Um die Zahl der Revisionsoperationen künftig deutlich zu senken, forscht das Wissenschaftlerteam der Universität Magdeburg in zwei Teilbereichen: Am Lehrstuhl für Hochtemperaturwerkstoffe geht es um die Materialentwicklung, das Design der Legierung sowie die mikrostrukturellen und mechanischen Eigenschaften der Materialien und deren Herstellung. In der Experimentellen Orthopädie des Universitätsklinikums wird daran gearbeitet, die Verträglichkeit des neuen Werkstoffs für den Organismus zu verstehen und zu optimieren.

Völlig neue Werkstoffe mit außergewöhnlichen Eigenschaften
„Uns interessieren dabei besonders sogenannte biokompatible Werkstoffe“, so die Materialwissenschaftlerin Manja Krüger, „also im weiteren Sinne für das biologische System verträgliche Materialien.“ Biokompatibel seien, beispielsweise refraktärmetallbasierte Multikomponenten-Werkstoffsysteme, so Krüger weiter. „Diese sogenannten Hoch- und Mediumentropie-Werkstoffe ermöglichen eine große Vielfalt von Kombinationen, was zu völlig neuen Werkstoffen mit außergewöhnlichen Eigenschaften führt. Kürzlich entwickelte Materialien dieser Art zeigen zum Beispiel hervorragende mechanische Eigenschaften, verbesserte Abriebfestigkeit und sowohl korrosive als auch thermische Beständigkeit, die denen von aktuellen Legierungen überlegen sind.“ Diese Legierungen hätten gegenüber den im Moment eingesetzten silberbeschichteten Implantaten den Vorteil, dass bei ihnen noch keine Resistenzen bekannt seien.

Datenauszüge:
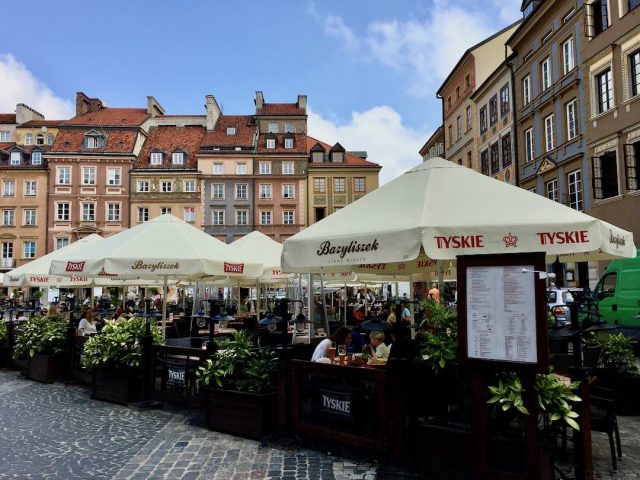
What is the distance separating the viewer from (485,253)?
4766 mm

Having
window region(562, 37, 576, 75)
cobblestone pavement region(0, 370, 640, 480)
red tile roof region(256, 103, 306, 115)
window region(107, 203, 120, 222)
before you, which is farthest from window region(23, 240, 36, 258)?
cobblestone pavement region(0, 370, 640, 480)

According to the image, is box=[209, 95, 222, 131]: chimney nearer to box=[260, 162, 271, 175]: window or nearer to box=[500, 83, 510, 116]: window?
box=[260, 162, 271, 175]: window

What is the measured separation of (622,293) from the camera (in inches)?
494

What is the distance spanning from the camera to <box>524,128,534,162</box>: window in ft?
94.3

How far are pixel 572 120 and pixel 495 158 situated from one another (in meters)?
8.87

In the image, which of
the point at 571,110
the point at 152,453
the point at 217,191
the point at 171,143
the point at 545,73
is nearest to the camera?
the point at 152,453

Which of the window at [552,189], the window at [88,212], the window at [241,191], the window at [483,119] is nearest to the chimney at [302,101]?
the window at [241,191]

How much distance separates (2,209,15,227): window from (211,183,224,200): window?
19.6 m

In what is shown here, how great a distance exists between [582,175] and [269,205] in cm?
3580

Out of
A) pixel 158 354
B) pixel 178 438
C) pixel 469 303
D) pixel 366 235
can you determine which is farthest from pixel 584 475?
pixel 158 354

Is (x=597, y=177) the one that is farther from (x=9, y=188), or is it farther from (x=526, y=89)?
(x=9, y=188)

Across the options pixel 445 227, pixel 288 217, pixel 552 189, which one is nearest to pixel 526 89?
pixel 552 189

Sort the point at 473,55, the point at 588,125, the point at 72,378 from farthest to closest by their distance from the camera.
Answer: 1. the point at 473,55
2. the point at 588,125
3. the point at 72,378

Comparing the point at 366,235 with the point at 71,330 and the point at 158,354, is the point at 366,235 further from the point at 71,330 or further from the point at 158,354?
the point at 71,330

...

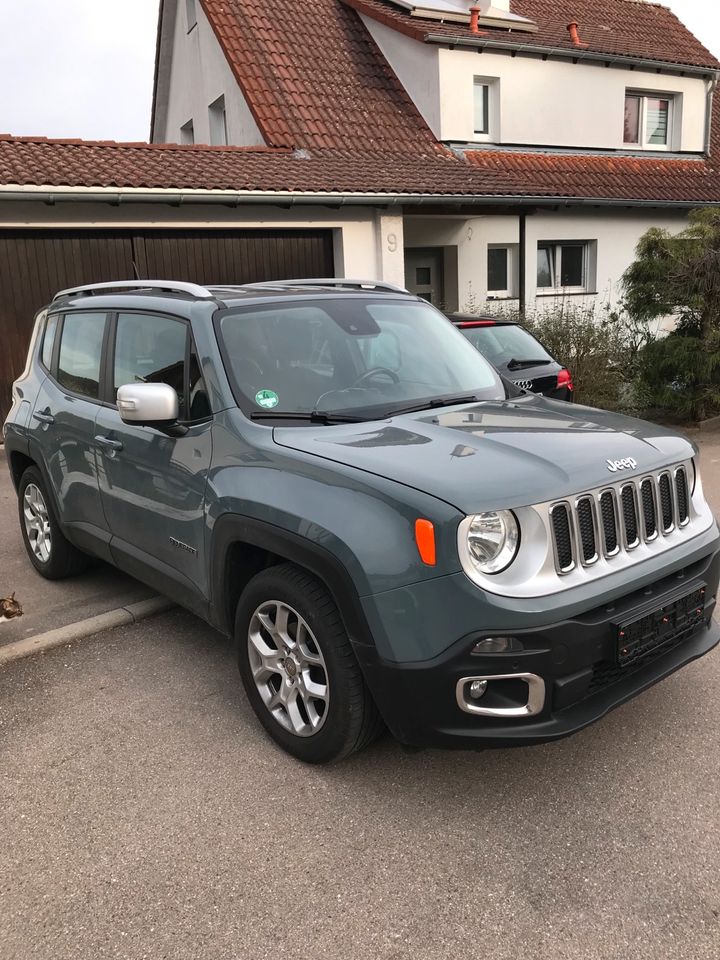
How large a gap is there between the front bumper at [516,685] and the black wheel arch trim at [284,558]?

Aufgaben:
#1 Welchen Vorteil haben die beschriebenen Legierungen laut dem Dokumentauszug gegenüber den derzeit eingesetzten silberbeschichteten Implantaten?
#2 Schreiben Sie bitte den Abschnitt des Dokumentauszugs von „Um die Zahl“ bis einschließlich „und zu optimieren.“ wortgetreu ab.

Antworten:
#1 Bei ihnen sind noch keine Resistenzen bekannt.

#2
Um die Zahl der Revisionsoperationen künftig deutlich zu senken, forscht das Wissenschaftlerteam der Universität Magdeburg in zwei Teilbereichen: Am Lehrstuhl für Hochtemperaturwerkstoffe geht es um die Materialentwicklung, das Design der Legierung sowie die mikrostrukturellen und mechanischen Eigenschaften der Materialien und deren Herstellung. In der Experimentellen Orthopädie des Universitätsklinikums wird daran gearbeitet, die Verträglichkeit des neuen Werkstoffs für den Organismus zu verstehen und zu optimieren.